Could you copy exactly the lines below, beginning at the line with "Chacara 1.000m2 Em" and stopping after the line with "Slave B Chapter 58 - halaman 10", with no pictures?

(Supplied data begins)

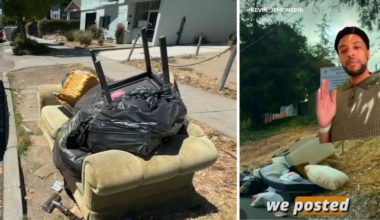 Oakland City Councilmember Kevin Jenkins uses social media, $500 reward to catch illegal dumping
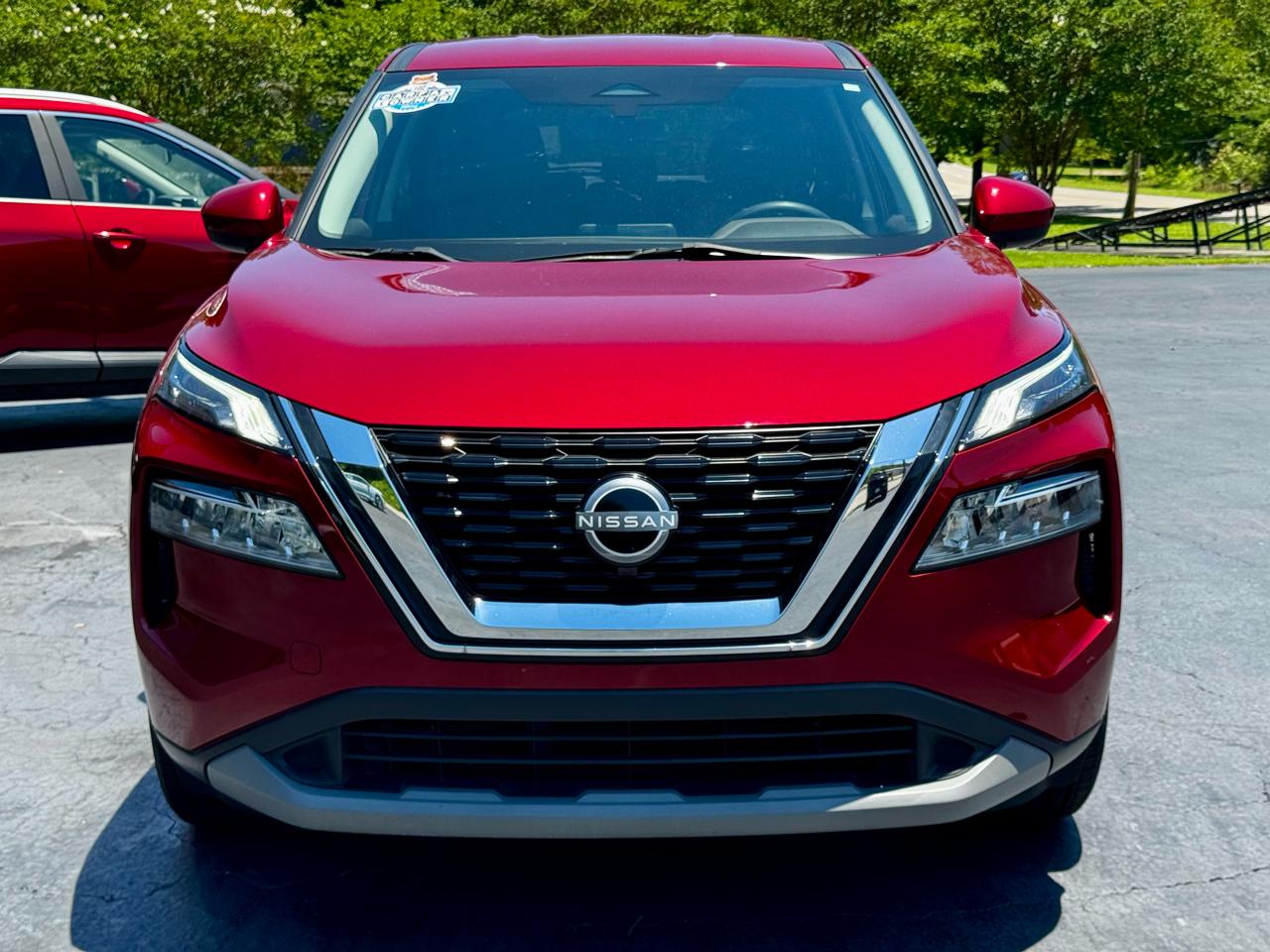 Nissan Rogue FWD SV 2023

(Supplied data ends)
(Supplied data begins)

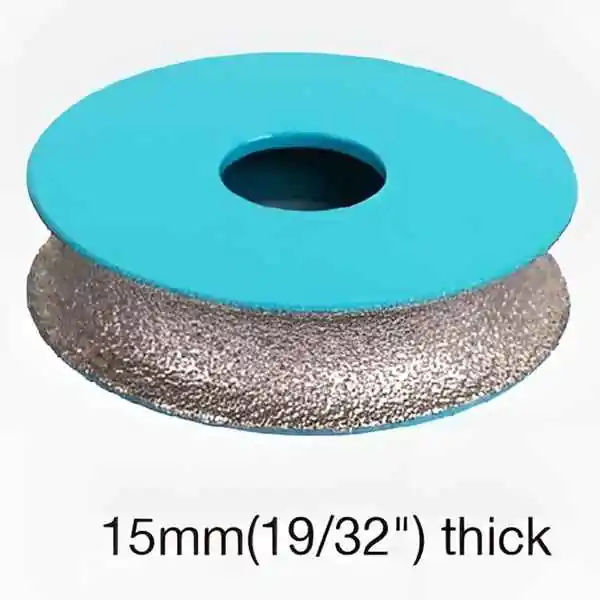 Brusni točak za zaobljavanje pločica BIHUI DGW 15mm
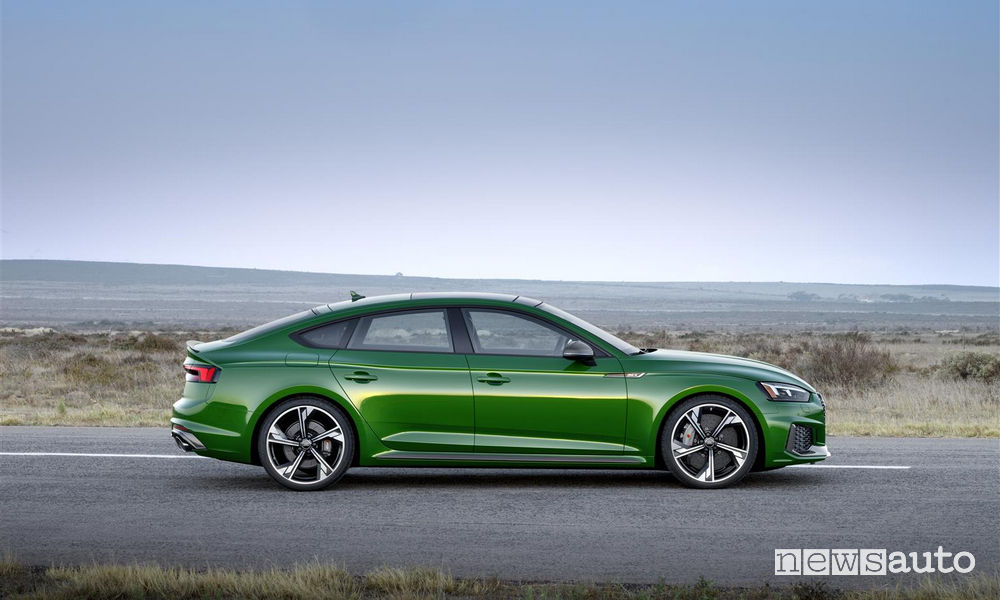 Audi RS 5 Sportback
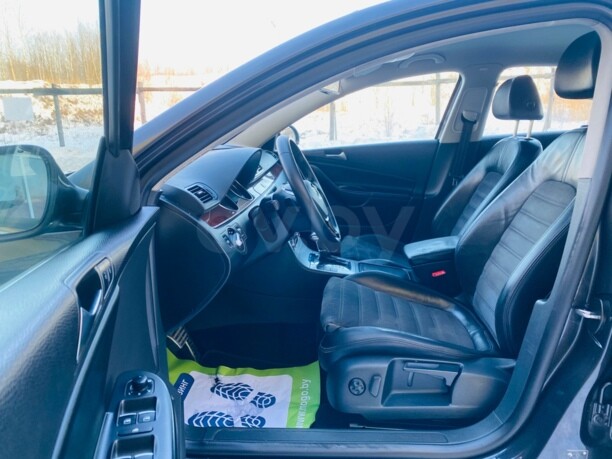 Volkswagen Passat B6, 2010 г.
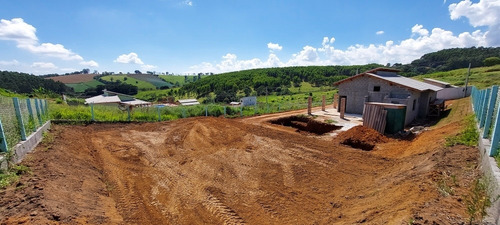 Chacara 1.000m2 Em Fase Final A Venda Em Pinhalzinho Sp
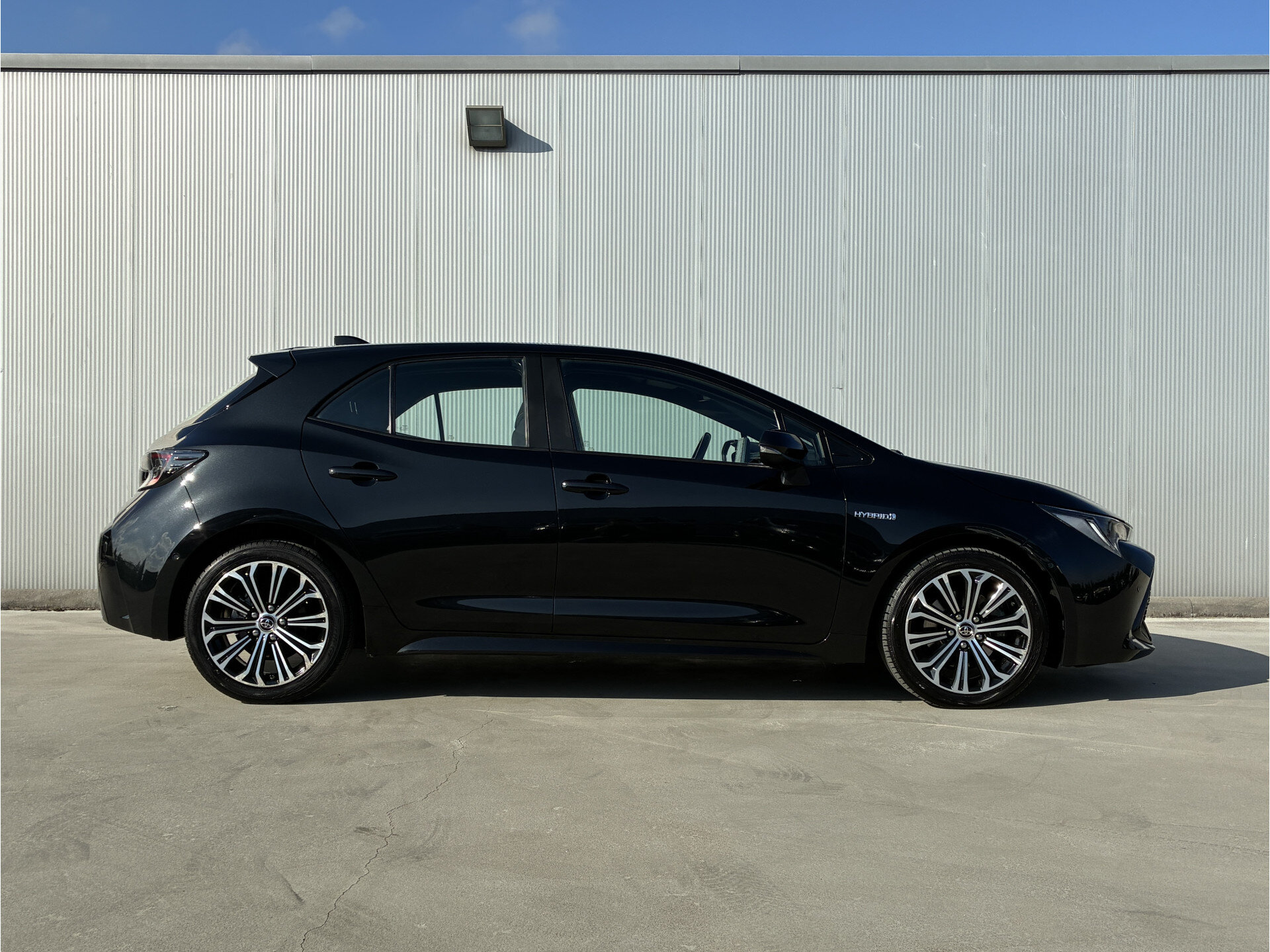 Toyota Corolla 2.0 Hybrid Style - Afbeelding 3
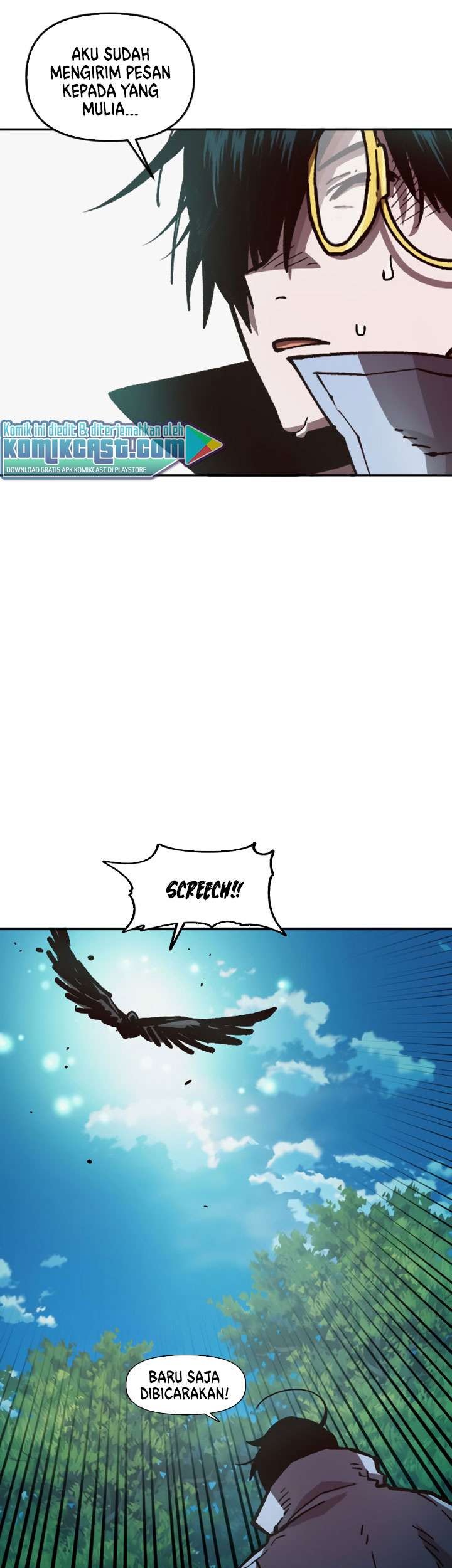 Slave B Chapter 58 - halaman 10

(Supplied data ends)

Answer space:
 Chacara 1.000m2 Em Fase Final A Venda Em Pinhalzinho Sp
 Toyota Corolla 2.0 Hybrid Style - Afbeelding 3
 Slave B Chapter 58 - halaman 10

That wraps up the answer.